Ada juga yang menabung emas dengan sistem menyisihkan uang setiap bulan ketika sudah terkumpul  dalam nominal tertentu baru diwujudkan emas batangan. Bebaass.. suka-suka kamu. Boleh pilih mana yang kamu suka asal nyaman aja. 

Nah, lalu bagaimana tips menabung emas asyik dan seru? Yuk, ikuti tips saya (nggak juga gak apa-apa lho, nggak maksa).

1.Kuat dan Laksanakan

Iya, harus niat. Ini dimulai dengan membaca berbagai referensi tentang emas dan prospeknya. Memang sih, returnnya nggak seperti saham yang hanya dalam waktu 6 bulan bisa return 6 persen. Namun menurut saya, prospeknya tetap bagus karena tidak tergerus inflasi. Terbuka kemungkinan harga emas terus naik, meski belakangan kenaikan harga emas tidak terlalu signifikan. Akan tetapi tidak ada salahnya ketika  dicoba.

2. Bikin Target Pribadi

Target itu penting agar kamu konsisten setiap bulannya. Tabungan emas pegadaian memang tidak mematok nominal tertentu, akan tetapi bikin target pribadi sah-sah saja. Misalnya kamu menargetkan 0,5 gram setiap bulan. Artinya kamu harus menyisihkan Rp 10.000-Rp 12.000 setiap  hari. Saya bikin target. Alhamdulillah satu tahun ini tercapai.

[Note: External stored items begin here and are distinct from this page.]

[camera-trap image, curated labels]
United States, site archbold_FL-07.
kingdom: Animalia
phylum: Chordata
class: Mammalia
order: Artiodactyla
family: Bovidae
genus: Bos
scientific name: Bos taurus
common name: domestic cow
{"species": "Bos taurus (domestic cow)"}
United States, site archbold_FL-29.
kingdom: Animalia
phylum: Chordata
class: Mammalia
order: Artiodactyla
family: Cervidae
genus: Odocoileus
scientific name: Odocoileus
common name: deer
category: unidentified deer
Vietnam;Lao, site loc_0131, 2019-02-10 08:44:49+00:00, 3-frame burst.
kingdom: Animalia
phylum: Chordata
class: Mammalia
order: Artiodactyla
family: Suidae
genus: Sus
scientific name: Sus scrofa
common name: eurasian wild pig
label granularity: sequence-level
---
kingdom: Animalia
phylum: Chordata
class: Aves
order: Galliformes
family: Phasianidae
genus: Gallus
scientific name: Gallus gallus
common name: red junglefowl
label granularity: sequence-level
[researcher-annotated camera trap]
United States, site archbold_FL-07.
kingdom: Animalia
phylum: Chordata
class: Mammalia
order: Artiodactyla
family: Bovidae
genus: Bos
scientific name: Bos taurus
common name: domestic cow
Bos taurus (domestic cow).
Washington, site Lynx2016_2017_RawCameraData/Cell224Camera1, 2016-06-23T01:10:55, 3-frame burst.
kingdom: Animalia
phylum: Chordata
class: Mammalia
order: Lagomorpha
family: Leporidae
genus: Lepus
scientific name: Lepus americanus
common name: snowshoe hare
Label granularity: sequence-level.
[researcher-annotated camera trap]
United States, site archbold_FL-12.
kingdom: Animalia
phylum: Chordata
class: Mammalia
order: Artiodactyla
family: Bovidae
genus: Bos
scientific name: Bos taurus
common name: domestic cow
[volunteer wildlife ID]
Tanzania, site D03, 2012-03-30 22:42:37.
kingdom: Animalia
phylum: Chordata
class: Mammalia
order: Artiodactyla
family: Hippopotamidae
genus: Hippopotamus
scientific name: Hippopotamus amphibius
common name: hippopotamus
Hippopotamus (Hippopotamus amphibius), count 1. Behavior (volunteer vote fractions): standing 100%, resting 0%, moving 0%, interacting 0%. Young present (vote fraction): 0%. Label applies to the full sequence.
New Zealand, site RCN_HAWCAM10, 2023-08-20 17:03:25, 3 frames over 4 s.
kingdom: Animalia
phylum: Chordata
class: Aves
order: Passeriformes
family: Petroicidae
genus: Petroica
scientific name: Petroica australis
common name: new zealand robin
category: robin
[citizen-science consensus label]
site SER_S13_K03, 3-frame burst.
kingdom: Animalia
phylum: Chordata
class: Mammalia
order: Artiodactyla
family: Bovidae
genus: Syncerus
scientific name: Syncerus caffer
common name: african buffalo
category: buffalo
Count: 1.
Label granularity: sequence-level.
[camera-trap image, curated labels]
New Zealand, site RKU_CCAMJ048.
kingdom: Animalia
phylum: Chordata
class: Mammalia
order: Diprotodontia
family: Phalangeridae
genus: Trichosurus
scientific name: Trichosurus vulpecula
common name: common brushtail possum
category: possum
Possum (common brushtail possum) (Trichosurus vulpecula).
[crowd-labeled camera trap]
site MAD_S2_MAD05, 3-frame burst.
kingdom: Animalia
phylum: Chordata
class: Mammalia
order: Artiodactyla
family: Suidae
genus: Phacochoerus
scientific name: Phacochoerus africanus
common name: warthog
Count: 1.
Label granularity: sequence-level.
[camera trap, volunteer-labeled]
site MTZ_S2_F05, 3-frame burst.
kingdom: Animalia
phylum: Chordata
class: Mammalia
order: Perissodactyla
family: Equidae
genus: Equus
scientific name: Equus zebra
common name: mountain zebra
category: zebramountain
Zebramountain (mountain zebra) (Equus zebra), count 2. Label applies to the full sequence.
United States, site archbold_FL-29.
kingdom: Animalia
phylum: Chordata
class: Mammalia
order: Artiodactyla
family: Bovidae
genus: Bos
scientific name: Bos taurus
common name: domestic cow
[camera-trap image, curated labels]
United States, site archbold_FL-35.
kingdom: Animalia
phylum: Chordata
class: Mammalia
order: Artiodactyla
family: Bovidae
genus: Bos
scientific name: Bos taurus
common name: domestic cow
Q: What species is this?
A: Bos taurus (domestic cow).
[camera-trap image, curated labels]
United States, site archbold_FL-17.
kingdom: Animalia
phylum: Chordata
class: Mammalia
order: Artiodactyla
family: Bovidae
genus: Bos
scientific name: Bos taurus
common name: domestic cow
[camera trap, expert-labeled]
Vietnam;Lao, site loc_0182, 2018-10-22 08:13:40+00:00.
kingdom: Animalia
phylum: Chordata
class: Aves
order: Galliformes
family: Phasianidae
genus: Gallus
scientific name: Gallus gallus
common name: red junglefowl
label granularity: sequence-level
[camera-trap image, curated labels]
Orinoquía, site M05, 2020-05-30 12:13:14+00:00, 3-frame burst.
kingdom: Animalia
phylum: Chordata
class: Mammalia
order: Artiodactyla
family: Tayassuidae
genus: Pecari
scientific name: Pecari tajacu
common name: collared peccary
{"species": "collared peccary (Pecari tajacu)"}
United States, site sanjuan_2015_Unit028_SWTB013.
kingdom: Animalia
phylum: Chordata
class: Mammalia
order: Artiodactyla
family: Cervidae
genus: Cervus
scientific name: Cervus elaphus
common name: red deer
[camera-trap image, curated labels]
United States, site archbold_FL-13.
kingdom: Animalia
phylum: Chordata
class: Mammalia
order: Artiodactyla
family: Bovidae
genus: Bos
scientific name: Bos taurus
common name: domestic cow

Cicilan emas di bank dan Pegadaian, skemanya sama. Kamu akan ditawari mencicil emas dengan berat mulai 5-100 gram dalam jangka waktu tertentu. Uang muka akan ditentukan berdasarkan akad dan setiap bulan ada besaran cicilan sesuai dengan jangka waktu yang disepakati. Ini bagus untuk kamu yang merasa sulit menyisihkan uang. Ada target cicilan sehingga tiap bulan mau tidak mau kamu  harus menyisihkan uang dalam jumlah tertentu.

Kalau saya, karena sifatnya suka-suka, saya pilih tabungan emas di Pegadaian, karena saya bisa memasang target sendiri berapa nominal yang akan ditabung setiap bulannya.

3. Konsisten

Kalau sudah punya target berapa nominal yang akan ditabung, kamu harus konsisten. Sulit memang, tapi harus bisa. Biar seru, saya sediakan toples transparan dan setiap hari saya harus ‘nabung’ dengan  nominal yang sama.  Kamu boleh tentukan nominalnya, bisa Rp 1.000, Rp 2.000, Rp 5.000, atau berapa sajalah yang kamu mau. Jangan lupa konsisten setiap hari menabung. Boleh saja dipakai, tapi sifatnya pinjaman ya.Namanya juga pinjaman ya harus dikembalikan. Kamu wajib mengembalikannya ketika di akhir bulan, biar  target menabungmu tercapai. Pokoknya target harus terpenuhi. Misalnya target sehari Rp 5.000 artinya, dalam sebulan harus ada Rp 150.000 yang disetorkan.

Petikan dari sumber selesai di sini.